Tarefas:
1. Transcreva literalmente o trecho do texto de origem que vai de "Paula Teles em" até "humana é urgente.".
2. Enumere os locais que compõem a designação dos deslocamentos diários mencionados no texto de origem.
═════ Texto de origem
Paula Teles em Artigo para a INCorporate Magazine
A necessidade de reforçar as políticas urbanas para criar espaços públicos adaptados à escala humana é urgente.
Os dados mais recentes dos censos revelam que, nas últimas décadas, a taxa de motorização continua a aumentar, contrariando as expectativas de investimentos em alternativas modais, especialmente na mudança de deslocações do automóvel para modos mais sustentáveis. Em Portugal, o uso do automóvel atinge uma média de 60%, chegando a 80% em algumas cidades, enquanto os modos de “andar a pé” e “usar transportes públicos” continuam a diminuir.
Os deslocamentos casa-trabalho-escola estão cada vez maiores e mais variados. Além disso, passamos mais tempo dentro do carro e caminhamos menos, o que não contribui para a sustentabilidade do planeta nem para a saúde.
══════════
═════ Conjunto de dados
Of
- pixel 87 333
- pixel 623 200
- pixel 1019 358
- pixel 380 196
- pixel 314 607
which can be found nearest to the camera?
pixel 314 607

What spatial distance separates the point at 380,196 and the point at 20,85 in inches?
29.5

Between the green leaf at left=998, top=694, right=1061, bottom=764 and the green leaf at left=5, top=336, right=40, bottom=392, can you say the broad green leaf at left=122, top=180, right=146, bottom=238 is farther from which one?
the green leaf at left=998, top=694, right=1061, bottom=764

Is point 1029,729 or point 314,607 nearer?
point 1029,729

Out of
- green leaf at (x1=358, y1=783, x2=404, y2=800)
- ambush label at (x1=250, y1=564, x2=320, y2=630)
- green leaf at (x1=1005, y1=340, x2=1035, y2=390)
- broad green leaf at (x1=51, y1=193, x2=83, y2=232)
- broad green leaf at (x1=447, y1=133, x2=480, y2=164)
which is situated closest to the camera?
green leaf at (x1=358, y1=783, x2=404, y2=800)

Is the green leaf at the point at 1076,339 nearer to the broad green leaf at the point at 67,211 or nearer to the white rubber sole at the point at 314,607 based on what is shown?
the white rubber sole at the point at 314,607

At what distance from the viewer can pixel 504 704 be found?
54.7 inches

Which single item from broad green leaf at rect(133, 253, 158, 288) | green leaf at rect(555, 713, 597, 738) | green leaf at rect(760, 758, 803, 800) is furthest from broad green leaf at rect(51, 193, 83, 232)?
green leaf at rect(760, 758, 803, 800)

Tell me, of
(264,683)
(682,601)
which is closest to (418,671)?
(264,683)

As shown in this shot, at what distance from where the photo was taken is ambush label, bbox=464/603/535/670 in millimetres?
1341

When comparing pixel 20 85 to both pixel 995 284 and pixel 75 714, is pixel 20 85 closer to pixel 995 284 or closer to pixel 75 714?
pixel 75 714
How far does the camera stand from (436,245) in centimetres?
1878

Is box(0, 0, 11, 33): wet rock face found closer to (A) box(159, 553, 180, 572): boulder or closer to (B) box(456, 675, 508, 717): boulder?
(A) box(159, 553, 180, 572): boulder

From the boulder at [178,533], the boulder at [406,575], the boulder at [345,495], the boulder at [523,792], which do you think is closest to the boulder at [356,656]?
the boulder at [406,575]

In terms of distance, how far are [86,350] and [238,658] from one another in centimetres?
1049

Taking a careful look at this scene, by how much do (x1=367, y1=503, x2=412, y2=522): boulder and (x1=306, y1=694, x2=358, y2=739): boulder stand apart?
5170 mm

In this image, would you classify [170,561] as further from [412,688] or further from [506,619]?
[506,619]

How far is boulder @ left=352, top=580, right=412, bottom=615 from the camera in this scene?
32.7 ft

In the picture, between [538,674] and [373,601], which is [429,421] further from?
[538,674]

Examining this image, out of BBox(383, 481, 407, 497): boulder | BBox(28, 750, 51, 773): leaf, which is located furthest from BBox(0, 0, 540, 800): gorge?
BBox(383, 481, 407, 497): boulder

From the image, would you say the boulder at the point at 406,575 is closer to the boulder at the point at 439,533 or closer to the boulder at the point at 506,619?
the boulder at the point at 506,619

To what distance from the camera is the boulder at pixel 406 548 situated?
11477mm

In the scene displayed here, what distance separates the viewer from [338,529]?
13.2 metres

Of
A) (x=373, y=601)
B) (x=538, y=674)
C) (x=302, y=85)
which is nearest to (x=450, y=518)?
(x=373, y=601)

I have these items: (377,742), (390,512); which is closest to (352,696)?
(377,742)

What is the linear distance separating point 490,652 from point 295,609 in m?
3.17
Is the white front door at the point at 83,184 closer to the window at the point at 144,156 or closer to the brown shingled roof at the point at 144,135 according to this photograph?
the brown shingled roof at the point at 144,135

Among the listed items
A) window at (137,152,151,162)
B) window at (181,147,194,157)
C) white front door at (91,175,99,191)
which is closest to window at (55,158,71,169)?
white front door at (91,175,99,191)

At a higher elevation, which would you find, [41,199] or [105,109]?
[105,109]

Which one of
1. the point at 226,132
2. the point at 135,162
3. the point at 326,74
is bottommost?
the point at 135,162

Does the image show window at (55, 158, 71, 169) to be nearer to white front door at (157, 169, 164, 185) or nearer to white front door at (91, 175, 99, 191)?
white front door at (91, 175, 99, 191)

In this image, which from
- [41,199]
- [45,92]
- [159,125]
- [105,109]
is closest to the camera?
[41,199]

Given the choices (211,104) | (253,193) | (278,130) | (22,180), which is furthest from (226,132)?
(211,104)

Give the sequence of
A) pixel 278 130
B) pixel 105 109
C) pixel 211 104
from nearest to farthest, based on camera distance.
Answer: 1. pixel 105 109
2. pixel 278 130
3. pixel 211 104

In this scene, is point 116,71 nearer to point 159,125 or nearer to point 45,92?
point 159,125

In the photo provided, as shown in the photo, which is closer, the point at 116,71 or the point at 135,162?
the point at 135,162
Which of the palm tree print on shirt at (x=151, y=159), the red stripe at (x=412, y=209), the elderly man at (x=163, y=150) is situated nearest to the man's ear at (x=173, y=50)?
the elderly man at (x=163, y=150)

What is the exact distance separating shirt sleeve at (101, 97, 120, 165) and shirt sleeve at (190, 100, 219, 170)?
══════════
Soluções das tarefas:
1.
Paula Teles em Artigo para a INCorporate Magazine
A necessidade de reforçar as políticas urbanas para criar espaços públicos adaptados à escala humana é urgente.

2. Casa, trabalho e escola.